Bédé - Deux reines du vide et un retour de balancier

C'est sans doute l'époque qui l'impose: les faux culs, les faux derches, les faux jetons et néanmoins vrais traîtres de l'amitié semblent de nos jours très bien se porter merci.

La jeune Karine, bonne poire et héroïne des Nombrils (Dupuis) — Nombrils qui se préparent à s'exhiber une deuxième fois mardi dans les librairies du Québec —, ne s'en est malheureusement pas encore rendu compte, victime une fois de plus de la mesquinerie de ses détestables et superficielles «amies». Mais qu'elle se rassure, ses géniteurs, Delaf et Dubuc, ont décidé que le calvaire était peut-être terminé. «On ne peut pas toujours taper sur la même tête de Turc», résume à l'autre bout du fil Maryse Dubuc, scénariste de cette délicieusement méchante et caustique série imaginée au Québec, publiée en Europe et appréciée dans toute la francophonie. «Ça peut devenir lassant à la longue.»

Tant pis pour les deux reines de la rosserie, Vicky et Jenny, qui n'arriveront sans doute pas à esquiver un balancier sur le retour dans Sale temps pour les moches, le deuxième tome attendu de ces Nombrils, que le succès inespéré de la première mouture — près de 6000 exemplaires vendus au Québec — n'a toujours pas asséchés.

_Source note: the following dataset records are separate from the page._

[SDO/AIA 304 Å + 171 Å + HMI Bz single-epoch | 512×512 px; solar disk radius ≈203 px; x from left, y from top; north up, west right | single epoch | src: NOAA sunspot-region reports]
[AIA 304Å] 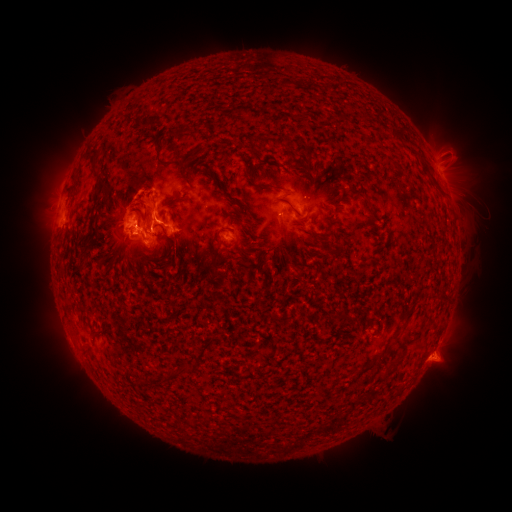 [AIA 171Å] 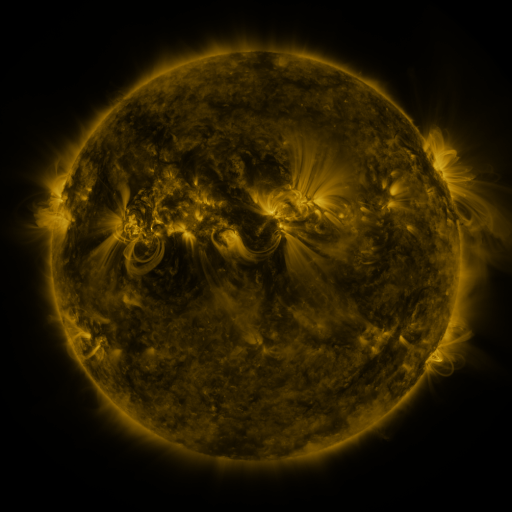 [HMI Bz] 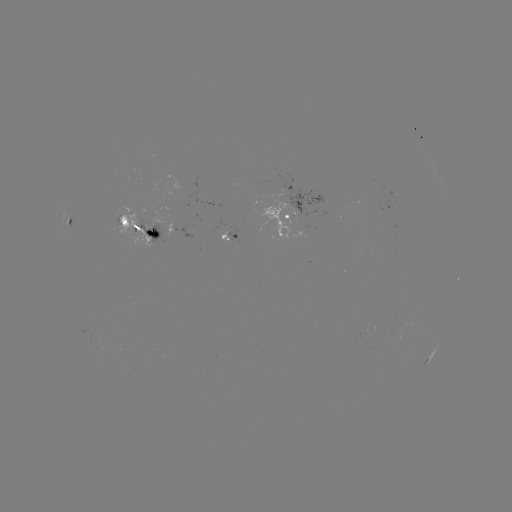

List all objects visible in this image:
spotted active region: (438, 167)
spotted active region: (299, 216)
spotted active region: (68, 222)
spotted active region: (138, 233)
spotted active region: (231, 237)
spotted active region: (431, 355)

Sans surprises, les futiles collégiennes obsédées par leur apparence vont une fois de plus chercher par tous les moyens à séparer Karine et Dan en abusant d'un amusant dépressif suicidaire et boutonneux. Elles vont aussi sans relâche tenter d'attirer l'attention de John John, le gars populaire de la ville, dont le visage est en permanence sous son casque de moto.

Mais par-dessus tout, les artificieuses et chantres de l'hypocrisie vont aussi découvrir lentement mais sûrement qu'à force de semer la sournoiserie, ça finit par nous retomber sur le coin du nez.

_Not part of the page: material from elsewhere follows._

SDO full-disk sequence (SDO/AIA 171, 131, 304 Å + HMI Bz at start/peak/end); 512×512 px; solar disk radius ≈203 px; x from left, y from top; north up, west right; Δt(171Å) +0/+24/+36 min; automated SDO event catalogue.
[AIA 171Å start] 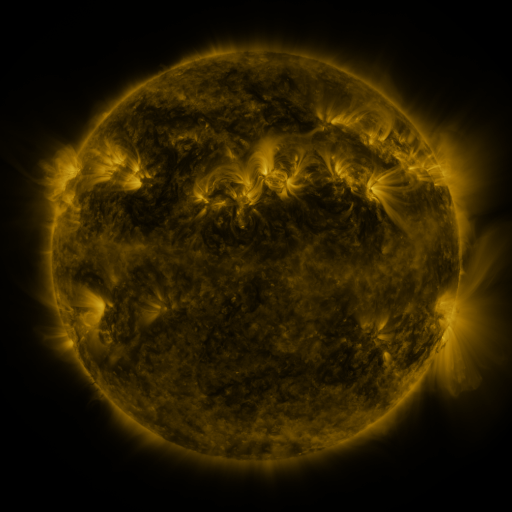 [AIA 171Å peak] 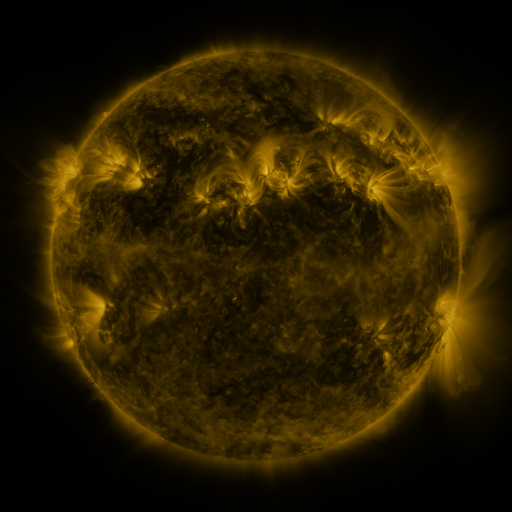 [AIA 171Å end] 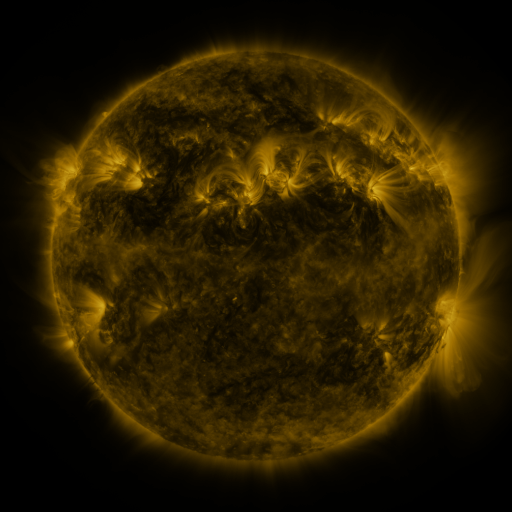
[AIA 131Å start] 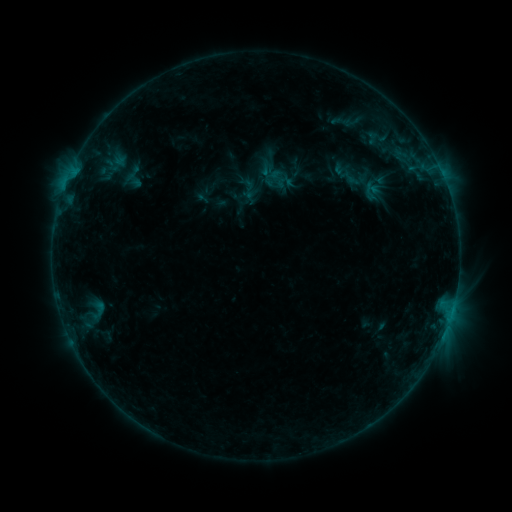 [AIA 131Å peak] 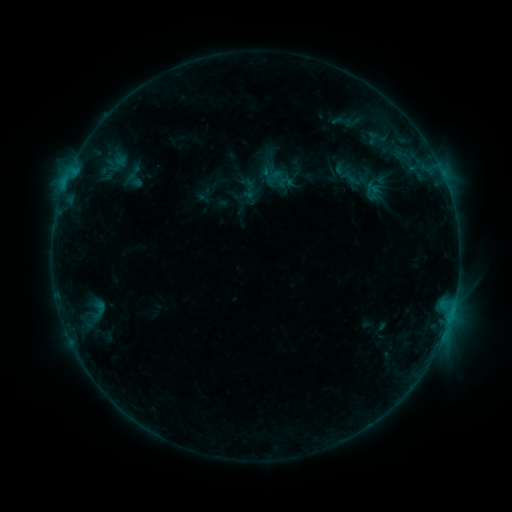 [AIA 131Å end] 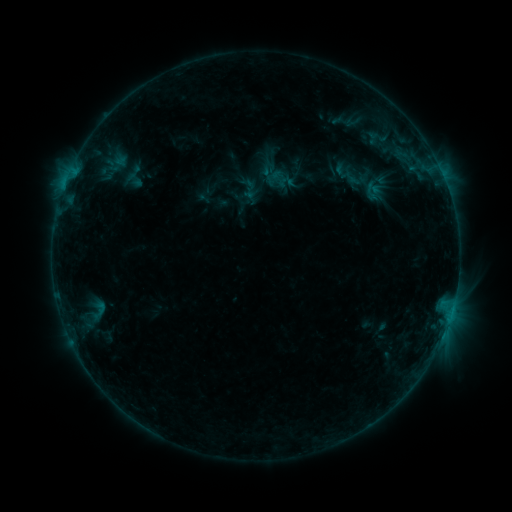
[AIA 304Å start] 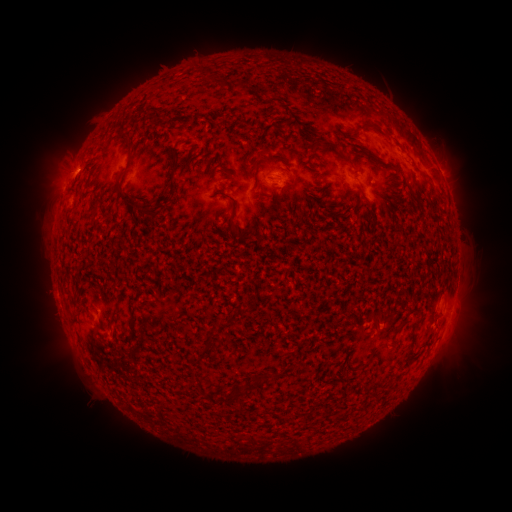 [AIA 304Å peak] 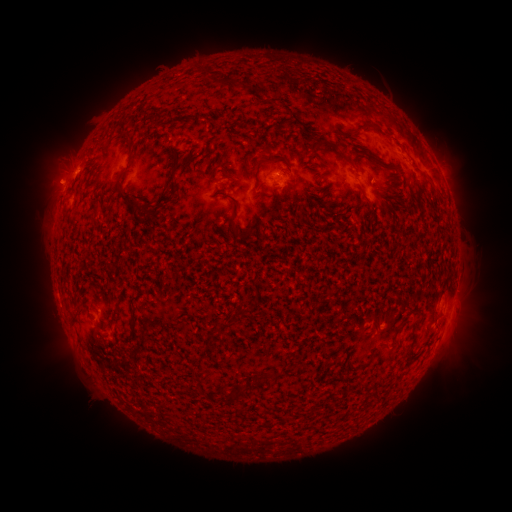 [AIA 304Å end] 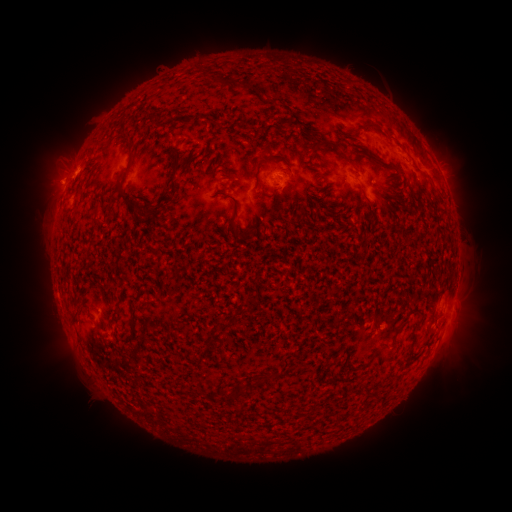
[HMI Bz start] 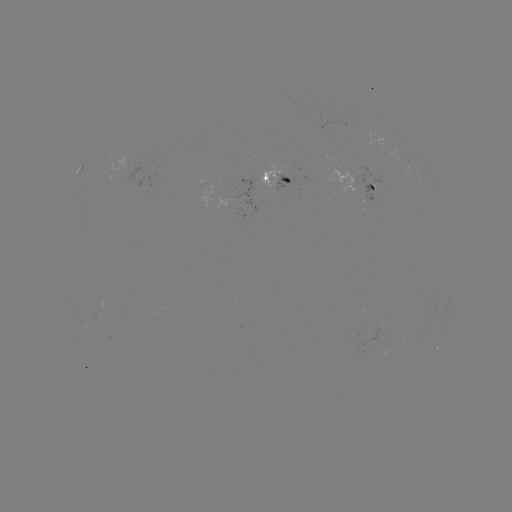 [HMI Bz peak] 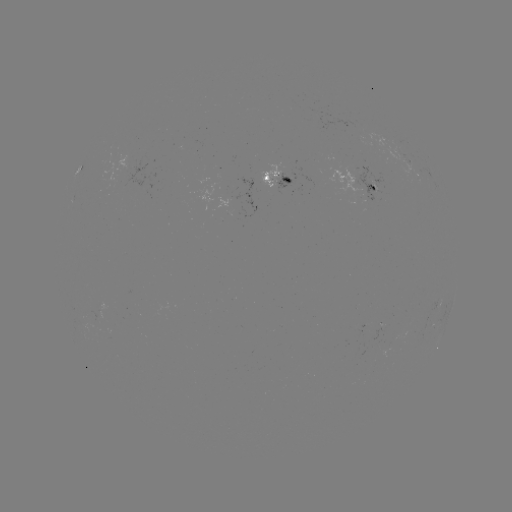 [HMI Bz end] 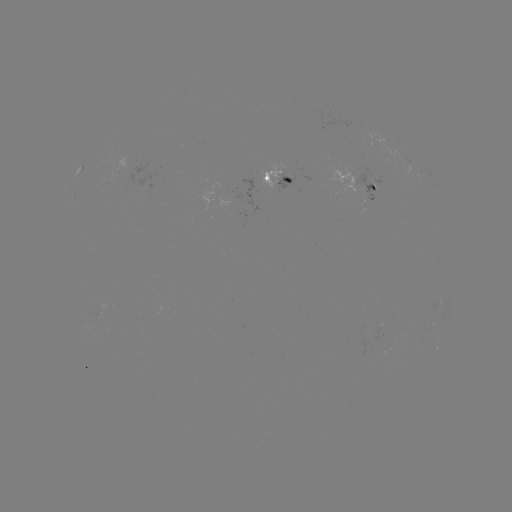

«C'est un album plus nuancé», dit Mme Dubuc, qui avec son conjoint Marc Delaf a donné naissance à ces Nombrils dont les aventures sont publiées chaque semaine dans le célèbre journal Spirou. Le tome 2 est en fait un assemblage de ces planches avec quelques inédits. «Il est aussi plus humain, puisqu'on essaie, par exemple, d'y expliquer pourquoi Vicky est aussi méchante.»

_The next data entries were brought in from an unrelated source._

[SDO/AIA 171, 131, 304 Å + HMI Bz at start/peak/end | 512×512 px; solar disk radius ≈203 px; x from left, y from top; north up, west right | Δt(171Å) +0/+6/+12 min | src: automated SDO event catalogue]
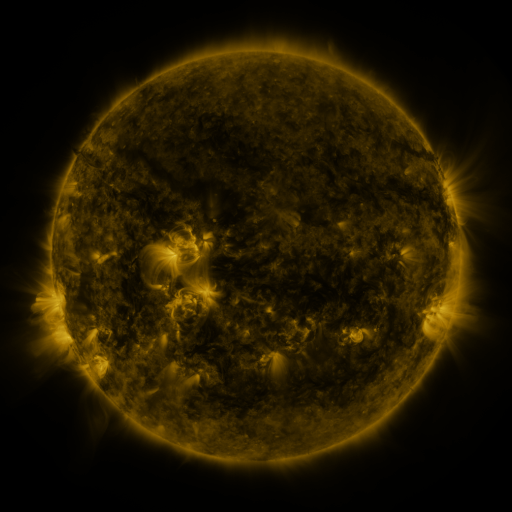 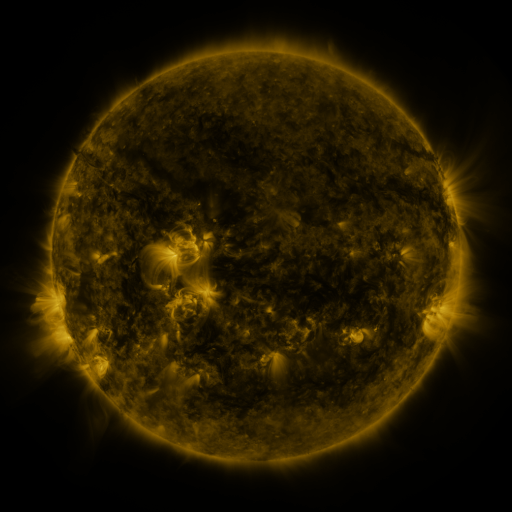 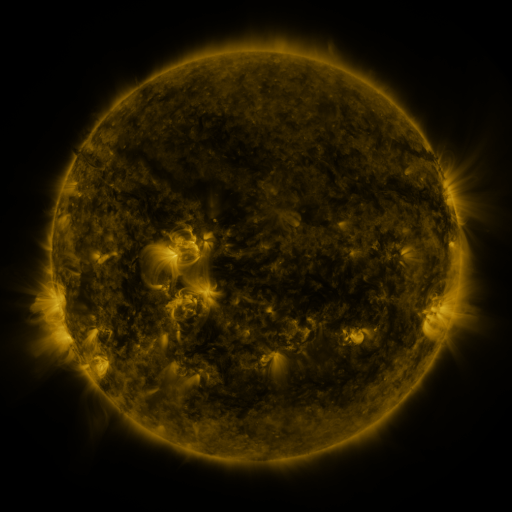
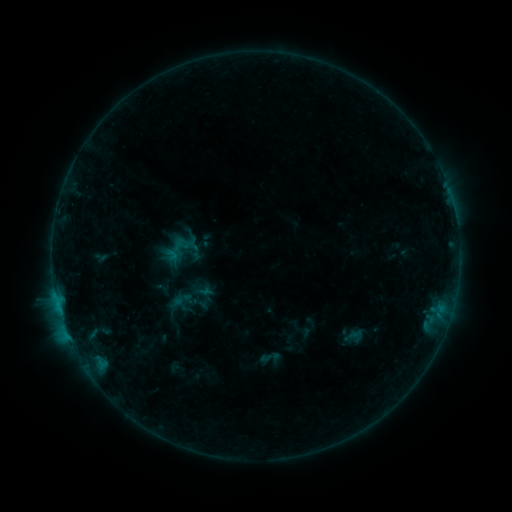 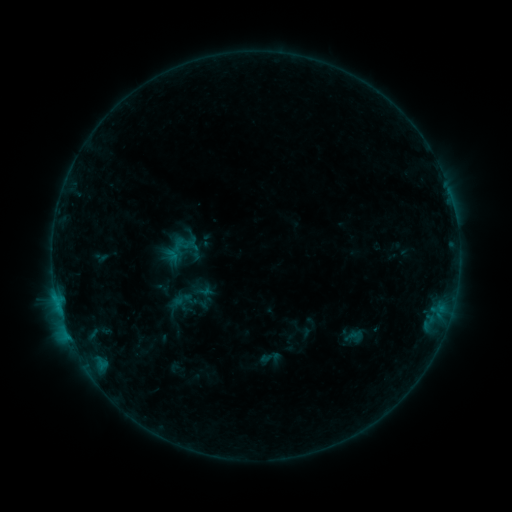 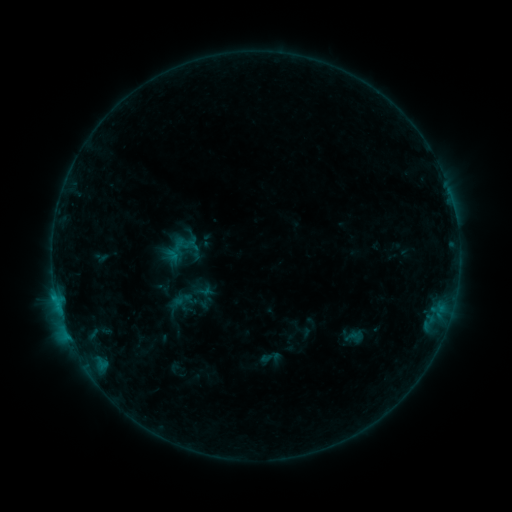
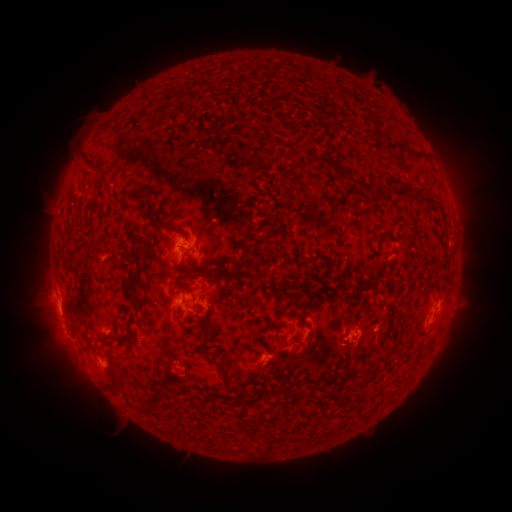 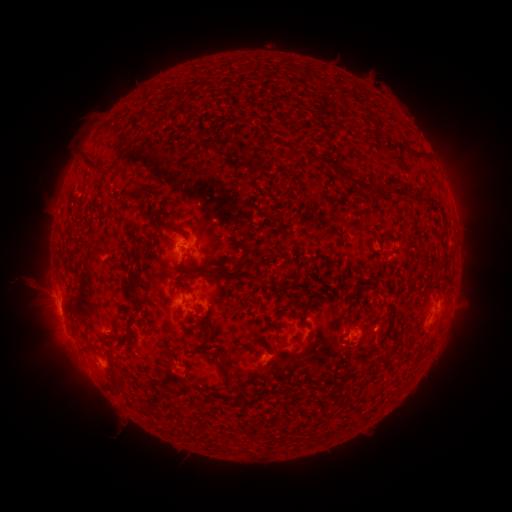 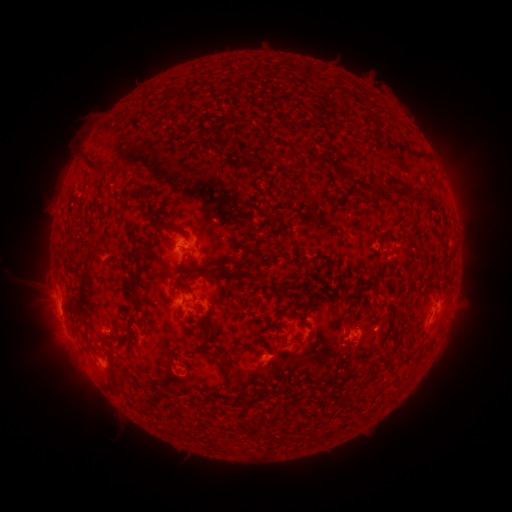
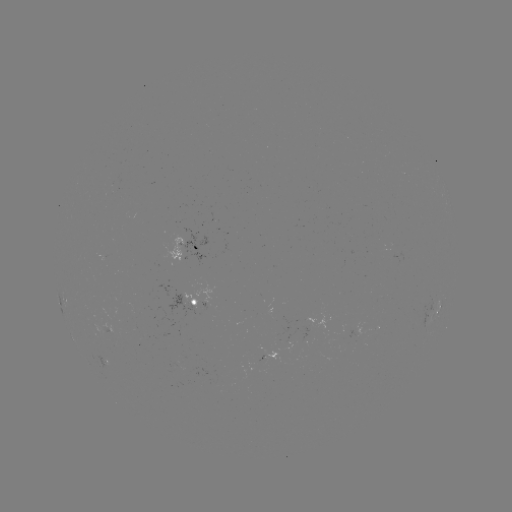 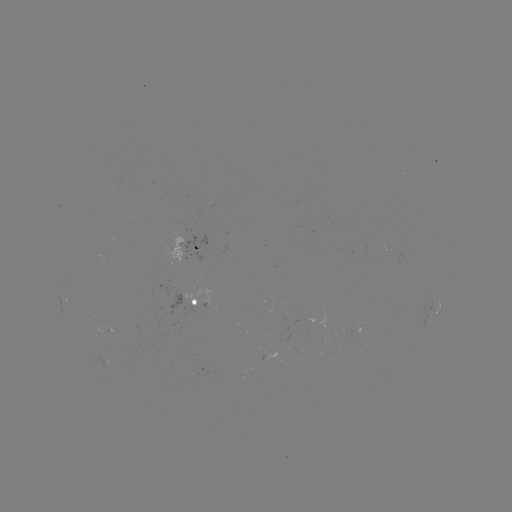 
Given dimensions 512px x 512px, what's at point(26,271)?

Le secret est sans doute dans une coupe de cheveux, et pourquoi pas dans un rapport étrange qu'entretient la donzelle avec une grande soeur. À moins que la vacherie légendaire de la métisse aux «chandails bedaines» ne soit finalement induite par le vide abyssal qui l'habite quotidiennement. Qui sait?

Qualifiée par ses auteurs «d'improvisation contrôlée» sur le thème universel de la dureté de l'adolescence, cet autre volet dans la vie de Karine, «la grande moche», et de Vic et Jen, qui sifflent au-dessus de sa tête, a bien sûr tout pour s'inscrire dans l'air du temps: cynisme, mauvais goût maîtrisé, critique de la superficialité mais aussi une scène délectable dans les toilettes où un déprimé chronique va se faire enlever sa ceinture.

Forcément, les mauvais pensants de notre époque vont être flattés. Tout comme d'ailleurs les éternels adolescents, dont ladite époque ne semble pas manquer.